[BEGIN]
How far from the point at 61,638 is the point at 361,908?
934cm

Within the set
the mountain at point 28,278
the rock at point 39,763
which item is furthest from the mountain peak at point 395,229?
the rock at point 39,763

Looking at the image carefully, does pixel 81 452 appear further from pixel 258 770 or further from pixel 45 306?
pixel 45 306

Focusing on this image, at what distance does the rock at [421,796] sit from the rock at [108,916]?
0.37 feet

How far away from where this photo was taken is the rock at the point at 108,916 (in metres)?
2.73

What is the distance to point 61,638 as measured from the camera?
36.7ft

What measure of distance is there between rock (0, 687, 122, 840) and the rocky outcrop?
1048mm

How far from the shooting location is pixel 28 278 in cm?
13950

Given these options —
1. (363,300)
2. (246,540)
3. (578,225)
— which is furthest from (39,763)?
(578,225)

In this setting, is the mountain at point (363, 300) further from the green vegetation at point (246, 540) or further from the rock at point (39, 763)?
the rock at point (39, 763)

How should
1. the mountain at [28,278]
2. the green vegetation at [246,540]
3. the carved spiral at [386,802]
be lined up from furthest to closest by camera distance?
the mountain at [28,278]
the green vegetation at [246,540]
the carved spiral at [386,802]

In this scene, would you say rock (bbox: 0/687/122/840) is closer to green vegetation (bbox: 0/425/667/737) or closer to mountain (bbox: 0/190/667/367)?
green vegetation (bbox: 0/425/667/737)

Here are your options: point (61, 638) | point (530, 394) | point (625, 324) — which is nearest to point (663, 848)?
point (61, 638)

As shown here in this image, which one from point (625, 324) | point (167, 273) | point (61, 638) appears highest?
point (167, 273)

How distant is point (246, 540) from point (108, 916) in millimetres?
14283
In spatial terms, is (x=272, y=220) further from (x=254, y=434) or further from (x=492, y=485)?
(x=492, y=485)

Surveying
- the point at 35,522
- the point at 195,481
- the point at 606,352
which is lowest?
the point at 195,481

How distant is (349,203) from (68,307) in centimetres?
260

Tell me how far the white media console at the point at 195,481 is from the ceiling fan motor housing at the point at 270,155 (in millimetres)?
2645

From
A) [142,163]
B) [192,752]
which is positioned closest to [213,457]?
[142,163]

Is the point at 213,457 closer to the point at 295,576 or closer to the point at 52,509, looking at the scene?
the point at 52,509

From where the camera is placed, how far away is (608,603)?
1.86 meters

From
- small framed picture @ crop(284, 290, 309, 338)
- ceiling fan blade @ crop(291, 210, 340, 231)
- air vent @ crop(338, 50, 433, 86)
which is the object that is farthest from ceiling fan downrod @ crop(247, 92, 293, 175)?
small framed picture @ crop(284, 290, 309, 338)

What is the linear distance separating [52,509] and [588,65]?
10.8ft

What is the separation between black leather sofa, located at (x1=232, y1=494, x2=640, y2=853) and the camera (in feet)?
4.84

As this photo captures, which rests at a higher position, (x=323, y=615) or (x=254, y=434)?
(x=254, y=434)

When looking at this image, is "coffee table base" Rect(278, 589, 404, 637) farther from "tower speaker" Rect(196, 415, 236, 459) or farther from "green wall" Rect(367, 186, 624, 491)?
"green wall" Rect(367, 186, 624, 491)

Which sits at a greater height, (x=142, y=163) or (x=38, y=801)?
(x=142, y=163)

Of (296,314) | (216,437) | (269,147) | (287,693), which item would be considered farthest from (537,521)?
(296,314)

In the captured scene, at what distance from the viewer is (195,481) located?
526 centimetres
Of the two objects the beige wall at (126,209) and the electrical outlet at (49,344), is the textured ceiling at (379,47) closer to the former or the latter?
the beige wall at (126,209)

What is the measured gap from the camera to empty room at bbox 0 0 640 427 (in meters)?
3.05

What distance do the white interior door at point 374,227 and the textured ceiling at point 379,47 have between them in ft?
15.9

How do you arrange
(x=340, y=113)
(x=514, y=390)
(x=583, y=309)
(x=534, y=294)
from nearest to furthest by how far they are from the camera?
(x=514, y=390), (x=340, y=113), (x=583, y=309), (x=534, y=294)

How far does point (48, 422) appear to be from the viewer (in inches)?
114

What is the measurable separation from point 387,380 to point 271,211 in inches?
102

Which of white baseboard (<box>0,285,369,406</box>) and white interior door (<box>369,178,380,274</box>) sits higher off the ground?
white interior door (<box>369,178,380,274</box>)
[END]
◆ Aim
Turn every line of the data above into a JSON list of strings, one string per line, and leave out the blank lines.

◆ Task result
[
  "How far from the point at 61,638 is the point at 361,908?",
  "934cm",
  "Within the set",
  "the mountain at point 28,278",
  "the rock at point 39,763",
  "which item is furthest from the mountain peak at point 395,229?",
  "the rock at point 39,763",
  "Looking at the image carefully, does pixel 81 452 appear further from pixel 258 770 or further from pixel 45 306?",
  "pixel 45 306",
  "Focusing on this image, at what distance does the rock at [421,796] sit from the rock at [108,916]?",
  "0.37 feet",
  "How far away from where this photo was taken is the rock at the point at 108,916 (in metres)?",
  "2.73",
  "What is the distance to point 61,638 as measured from the camera?",
  "36.7ft",
  "What measure of distance is there between rock (0, 687, 122, 840) and the rocky outcrop?",
  "1048mm",
  "How far from the shooting location is pixel 28 278 in cm?",
  "13950",
  "Given these options —",
  "1. (363,300)",
  "2. (246,540)",
  "3. (578,225)",
  "— which is furthest from (39,763)?",
  "(578,225)",
  "In this setting, is the mountain at point (363, 300) further from the green vegetation at point (246, 540) or further from the rock at point (39, 763)?",
  "the rock at point (39, 763)",
  "How should",
  "1. the mountain at [28,278]",
  "2. the green vegetation at [246,540]",
  "3. the carved spiral at [386,802]",
  "be lined up from furthest to closest by camera distance?",
  "the mountain at [28,278]",
  "the green vegetation at [246,540]",
  "the carved spiral at [386,802]",
  "In this scene, would you say rock (bbox: 0/687/122/840) is closer to green vegetation (bbox: 0/425/667/737) or closer to mountain (bbox: 0/190/667/367)?",
  "green vegetation (bbox: 0/425/667/737)",
  "Here are your options: point (61, 638) | point (530, 394) | point (625, 324) — which is nearest to point (663, 848)?",
  "point (61, 638)",
  "As shown here in this image, which one from point (625, 324) | point (167, 273) | point (61, 638) appears highest?",
  "point (167, 273)",
  "How distant is point (246, 540) from point (108, 916) in millimetres?",
  "14283",
  "In spatial terms, is (x=272, y=220) further from (x=254, y=434) or further from (x=492, y=485)?",
  "(x=492, y=485)",
  "Surveying",
  "- the point at 35,522",
  "- the point at 195,481",
  "- the point at 606,352",
  "which is lowest?",
  "the point at 195,481",
  "How distant is (349,203) from (68,307) in centimetres?",
  "260",
  "Tell me how far the white media console at the point at 195,481 is from the ceiling fan motor housing at the point at 270,155 (in millimetres)?",
  "2645",
  "From",
  "A) [142,163]",
  "B) [192,752]",
  "which is positioned closest to [213,457]?",
  "[142,163]",
  "Is the point at 213,457 closer to the point at 295,576 or closer to the point at 52,509, looking at the scene?",
  "the point at 52,509",
  "From where the camera is placed, how far away is (608,603)?",
  "1.86 meters",
  "From",
  "- small framed picture @ crop(284, 290, 309, 338)",
  "- ceiling fan blade @ crop(291, 210, 340, 231)",
  "- air vent @ crop(338, 50, 433, 86)",
  "which is the object that is farthest from ceiling fan downrod @ crop(247, 92, 293, 175)?",
  "small framed picture @ crop(284, 290, 309, 338)",
  "What is the linear distance separating [52,509] and [588,65]?",
  "10.8ft",
  "What is the separation between black leather sofa, located at (x1=232, y1=494, x2=640, y2=853) and the camera (in feet)?",
  "4.84",
  "As this photo captures, which rests at a higher position, (x=323, y=615) or (x=254, y=434)?",
  "(x=254, y=434)",
  "When looking at this image, is \"coffee table base\" Rect(278, 589, 404, 637) farther from \"tower speaker\" Rect(196, 415, 236, 459) or farther from \"green wall\" Rect(367, 186, 624, 491)?",
  "\"green wall\" Rect(367, 186, 624, 491)",
  "Which sits at a greater height, (x=142, y=163) or (x=38, y=801)?",
  "(x=142, y=163)",
  "Of (296,314) | (216,437) | (269,147) | (287,693), which item would be considered farthest from (537,521)?",
  "(296,314)",
  "In the captured scene, at what distance from the viewer is (195,481) located?",
  "526 centimetres",
  "Of the two objects the beige wall at (126,209) and the electrical outlet at (49,344), is the textured ceiling at (379,47) closer to the former or the latter?",
  "the beige wall at (126,209)",
  "What is the measured gap from the camera to empty room at bbox 0 0 640 427 (in meters)?",
  "3.05",
  "What distance do the white interior door at point 374,227 and the textured ceiling at point 379,47 have between them in ft?",
  "15.9",
  "How do you arrange",
  "(x=340, y=113)",
  "(x=514, y=390)",
  "(x=583, y=309)",
  "(x=534, y=294)",
  "from nearest to furthest by how far they are from the camera?",
  "(x=514, y=390), (x=340, y=113), (x=583, y=309), (x=534, y=294)",
  "How far does point (48, 422) appear to be from the viewer (in inches)?",
  "114",
  "What is the measurable separation from point 387,380 to point 271,211 in inches?",
  "102",
  "Which of white baseboard (<box>0,285,369,406</box>) and white interior door (<box>369,178,380,274</box>) sits higher off the ground?",
  "white interior door (<box>369,178,380,274</box>)"
]